-- Recorded data follows --

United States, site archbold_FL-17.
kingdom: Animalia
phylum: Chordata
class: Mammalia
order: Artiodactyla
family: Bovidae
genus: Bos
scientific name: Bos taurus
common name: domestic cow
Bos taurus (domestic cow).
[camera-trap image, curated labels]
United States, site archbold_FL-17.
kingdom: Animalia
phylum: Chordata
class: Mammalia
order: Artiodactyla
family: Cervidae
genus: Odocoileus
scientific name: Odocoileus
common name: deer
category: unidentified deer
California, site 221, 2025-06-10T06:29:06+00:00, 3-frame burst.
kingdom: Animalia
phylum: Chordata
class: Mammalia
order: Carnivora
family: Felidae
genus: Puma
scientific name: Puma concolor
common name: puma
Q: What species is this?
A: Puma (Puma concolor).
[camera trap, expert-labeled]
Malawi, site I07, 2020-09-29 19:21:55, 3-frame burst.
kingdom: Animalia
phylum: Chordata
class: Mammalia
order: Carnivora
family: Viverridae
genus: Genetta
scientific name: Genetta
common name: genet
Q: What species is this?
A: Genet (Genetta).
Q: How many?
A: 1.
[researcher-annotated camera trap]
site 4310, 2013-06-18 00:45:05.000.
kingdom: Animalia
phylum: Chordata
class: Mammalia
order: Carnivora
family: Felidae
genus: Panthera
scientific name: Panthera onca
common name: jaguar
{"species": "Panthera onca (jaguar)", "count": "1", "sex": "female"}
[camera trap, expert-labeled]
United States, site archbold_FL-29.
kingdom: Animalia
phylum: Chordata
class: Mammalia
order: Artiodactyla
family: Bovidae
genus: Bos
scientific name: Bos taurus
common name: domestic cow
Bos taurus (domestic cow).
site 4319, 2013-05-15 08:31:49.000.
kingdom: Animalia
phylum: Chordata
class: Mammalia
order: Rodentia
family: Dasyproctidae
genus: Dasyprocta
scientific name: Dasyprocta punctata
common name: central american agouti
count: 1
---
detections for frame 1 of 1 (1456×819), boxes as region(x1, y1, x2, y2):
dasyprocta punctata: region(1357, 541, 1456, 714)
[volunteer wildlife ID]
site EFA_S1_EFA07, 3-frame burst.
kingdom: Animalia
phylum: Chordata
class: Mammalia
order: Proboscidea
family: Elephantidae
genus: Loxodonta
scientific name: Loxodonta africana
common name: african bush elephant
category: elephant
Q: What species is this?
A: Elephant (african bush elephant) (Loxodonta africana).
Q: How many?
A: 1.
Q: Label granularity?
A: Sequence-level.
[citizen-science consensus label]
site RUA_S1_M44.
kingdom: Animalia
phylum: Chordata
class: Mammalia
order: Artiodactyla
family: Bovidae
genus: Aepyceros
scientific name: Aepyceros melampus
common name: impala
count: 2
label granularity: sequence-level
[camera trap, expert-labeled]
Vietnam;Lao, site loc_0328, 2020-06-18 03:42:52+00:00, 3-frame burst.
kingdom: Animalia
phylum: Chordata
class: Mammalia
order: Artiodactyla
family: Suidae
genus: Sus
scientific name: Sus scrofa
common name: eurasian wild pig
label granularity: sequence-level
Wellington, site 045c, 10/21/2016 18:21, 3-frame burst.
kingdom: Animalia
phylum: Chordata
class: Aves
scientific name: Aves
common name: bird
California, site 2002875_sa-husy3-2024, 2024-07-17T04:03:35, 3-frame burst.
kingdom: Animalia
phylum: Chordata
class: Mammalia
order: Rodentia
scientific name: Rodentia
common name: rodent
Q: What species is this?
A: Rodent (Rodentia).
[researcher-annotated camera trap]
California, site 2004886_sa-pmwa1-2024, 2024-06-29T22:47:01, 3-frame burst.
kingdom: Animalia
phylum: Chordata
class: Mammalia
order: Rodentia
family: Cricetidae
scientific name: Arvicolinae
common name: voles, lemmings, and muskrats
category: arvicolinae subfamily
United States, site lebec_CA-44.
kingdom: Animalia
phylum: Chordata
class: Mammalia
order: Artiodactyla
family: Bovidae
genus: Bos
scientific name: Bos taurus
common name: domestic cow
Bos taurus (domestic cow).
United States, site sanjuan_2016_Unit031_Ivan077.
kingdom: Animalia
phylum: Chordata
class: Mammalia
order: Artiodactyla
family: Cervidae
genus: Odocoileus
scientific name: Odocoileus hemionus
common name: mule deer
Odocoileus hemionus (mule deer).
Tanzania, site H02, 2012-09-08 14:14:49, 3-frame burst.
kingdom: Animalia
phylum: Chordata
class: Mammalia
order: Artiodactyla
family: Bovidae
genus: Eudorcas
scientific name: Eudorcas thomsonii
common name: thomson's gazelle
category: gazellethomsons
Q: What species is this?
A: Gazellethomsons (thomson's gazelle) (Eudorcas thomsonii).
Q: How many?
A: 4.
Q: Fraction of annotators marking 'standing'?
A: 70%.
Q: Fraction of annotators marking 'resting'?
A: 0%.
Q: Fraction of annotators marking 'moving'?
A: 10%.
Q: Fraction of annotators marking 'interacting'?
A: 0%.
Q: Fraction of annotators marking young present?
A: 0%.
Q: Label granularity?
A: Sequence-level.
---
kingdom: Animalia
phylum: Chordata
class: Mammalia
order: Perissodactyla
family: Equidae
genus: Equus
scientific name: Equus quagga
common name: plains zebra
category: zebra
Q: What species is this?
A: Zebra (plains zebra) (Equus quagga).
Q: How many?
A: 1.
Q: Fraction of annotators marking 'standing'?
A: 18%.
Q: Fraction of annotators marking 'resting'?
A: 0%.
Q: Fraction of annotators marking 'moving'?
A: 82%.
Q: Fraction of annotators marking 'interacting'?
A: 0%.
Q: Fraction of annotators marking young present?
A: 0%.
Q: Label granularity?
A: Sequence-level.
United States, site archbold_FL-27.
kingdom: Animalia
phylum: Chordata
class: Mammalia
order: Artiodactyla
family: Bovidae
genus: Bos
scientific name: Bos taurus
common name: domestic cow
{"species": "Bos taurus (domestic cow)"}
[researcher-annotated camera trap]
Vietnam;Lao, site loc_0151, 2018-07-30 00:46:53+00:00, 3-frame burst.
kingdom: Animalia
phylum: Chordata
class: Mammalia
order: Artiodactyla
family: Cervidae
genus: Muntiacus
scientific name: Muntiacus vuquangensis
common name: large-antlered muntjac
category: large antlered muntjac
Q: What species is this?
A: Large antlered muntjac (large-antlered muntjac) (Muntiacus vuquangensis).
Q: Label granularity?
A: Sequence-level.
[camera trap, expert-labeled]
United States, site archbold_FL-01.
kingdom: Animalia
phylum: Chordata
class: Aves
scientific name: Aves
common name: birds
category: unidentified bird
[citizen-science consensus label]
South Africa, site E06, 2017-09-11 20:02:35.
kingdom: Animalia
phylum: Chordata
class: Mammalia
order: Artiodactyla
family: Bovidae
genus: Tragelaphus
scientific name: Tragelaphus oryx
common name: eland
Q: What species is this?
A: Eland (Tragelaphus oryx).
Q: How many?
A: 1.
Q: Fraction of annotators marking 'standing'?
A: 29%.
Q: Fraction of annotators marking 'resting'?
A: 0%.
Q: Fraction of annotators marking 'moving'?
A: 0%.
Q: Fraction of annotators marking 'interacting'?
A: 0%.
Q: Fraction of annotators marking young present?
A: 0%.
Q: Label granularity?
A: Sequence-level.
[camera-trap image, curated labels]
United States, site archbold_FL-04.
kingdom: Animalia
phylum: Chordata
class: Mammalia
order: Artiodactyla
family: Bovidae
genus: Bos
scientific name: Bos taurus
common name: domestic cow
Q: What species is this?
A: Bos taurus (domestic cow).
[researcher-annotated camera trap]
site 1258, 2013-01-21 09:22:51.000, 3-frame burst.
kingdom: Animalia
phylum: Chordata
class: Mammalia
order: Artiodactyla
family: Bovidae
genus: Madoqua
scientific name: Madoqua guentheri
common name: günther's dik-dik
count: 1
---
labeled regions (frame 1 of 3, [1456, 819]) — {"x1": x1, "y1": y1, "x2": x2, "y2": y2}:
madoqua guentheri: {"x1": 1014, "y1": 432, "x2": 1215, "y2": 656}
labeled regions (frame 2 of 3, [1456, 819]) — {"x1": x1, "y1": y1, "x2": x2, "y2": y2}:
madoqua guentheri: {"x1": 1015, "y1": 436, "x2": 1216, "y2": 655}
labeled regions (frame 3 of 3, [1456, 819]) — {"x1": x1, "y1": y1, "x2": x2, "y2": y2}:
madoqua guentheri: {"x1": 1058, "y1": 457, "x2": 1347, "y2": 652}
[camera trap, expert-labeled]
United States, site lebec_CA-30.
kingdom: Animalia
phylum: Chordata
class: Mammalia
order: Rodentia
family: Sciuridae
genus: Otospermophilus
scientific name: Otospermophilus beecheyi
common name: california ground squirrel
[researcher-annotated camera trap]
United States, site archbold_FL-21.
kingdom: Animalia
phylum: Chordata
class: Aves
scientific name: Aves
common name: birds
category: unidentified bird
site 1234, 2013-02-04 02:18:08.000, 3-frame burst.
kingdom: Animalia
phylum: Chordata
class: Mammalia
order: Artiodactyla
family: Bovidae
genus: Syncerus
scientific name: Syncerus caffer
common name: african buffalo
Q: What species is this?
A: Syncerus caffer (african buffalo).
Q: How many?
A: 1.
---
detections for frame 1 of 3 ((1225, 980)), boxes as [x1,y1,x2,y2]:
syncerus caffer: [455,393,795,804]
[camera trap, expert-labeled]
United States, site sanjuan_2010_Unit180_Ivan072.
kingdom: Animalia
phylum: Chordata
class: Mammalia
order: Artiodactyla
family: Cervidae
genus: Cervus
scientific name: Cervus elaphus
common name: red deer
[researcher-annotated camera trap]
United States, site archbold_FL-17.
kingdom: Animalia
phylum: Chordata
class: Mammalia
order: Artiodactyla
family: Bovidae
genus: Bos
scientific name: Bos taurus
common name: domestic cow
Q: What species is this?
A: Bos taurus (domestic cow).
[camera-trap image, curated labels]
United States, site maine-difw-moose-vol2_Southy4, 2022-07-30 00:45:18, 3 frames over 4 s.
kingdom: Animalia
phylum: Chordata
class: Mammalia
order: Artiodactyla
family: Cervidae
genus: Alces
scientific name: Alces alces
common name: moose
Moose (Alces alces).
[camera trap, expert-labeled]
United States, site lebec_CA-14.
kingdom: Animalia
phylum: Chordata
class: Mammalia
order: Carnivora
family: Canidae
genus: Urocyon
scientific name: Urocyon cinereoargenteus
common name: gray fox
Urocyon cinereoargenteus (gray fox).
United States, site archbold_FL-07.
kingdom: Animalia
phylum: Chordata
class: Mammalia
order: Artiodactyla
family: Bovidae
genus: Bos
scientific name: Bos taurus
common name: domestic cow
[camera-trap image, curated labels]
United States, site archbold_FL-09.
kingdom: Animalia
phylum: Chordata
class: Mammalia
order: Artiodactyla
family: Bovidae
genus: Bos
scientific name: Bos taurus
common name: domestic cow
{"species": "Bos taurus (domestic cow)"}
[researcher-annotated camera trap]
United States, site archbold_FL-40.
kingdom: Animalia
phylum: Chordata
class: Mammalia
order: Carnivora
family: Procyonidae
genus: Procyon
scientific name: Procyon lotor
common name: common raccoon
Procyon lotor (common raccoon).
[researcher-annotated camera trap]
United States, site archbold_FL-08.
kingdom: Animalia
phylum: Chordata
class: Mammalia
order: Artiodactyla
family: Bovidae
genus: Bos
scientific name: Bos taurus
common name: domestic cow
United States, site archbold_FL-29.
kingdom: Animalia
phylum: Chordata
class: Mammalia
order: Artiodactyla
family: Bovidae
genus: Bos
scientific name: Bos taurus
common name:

-- Recorded data concluded --

> **Task goal**
Wherever a line of the entries holds the string "count", copy that line.

> **Result of the exercise**
{"species": "Panthera onca (jaguar)", "count": "1", "sex": "female"}
count: 1
count: 2
count: 1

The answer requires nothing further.